REQUIRED ACTION: Beginning at whichever line contains "order: Artiodactyla", reproduce each line of the records below word for word, ending with the last, and add nothing.

[Stored items]
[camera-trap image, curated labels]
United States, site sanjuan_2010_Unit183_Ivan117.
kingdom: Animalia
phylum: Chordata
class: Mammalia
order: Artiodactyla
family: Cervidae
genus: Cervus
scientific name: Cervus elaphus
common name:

REPLY:
order: Artiodactyla
family: Cervidae
genus: Cervus
scientific name: Cervus elaphus
common name:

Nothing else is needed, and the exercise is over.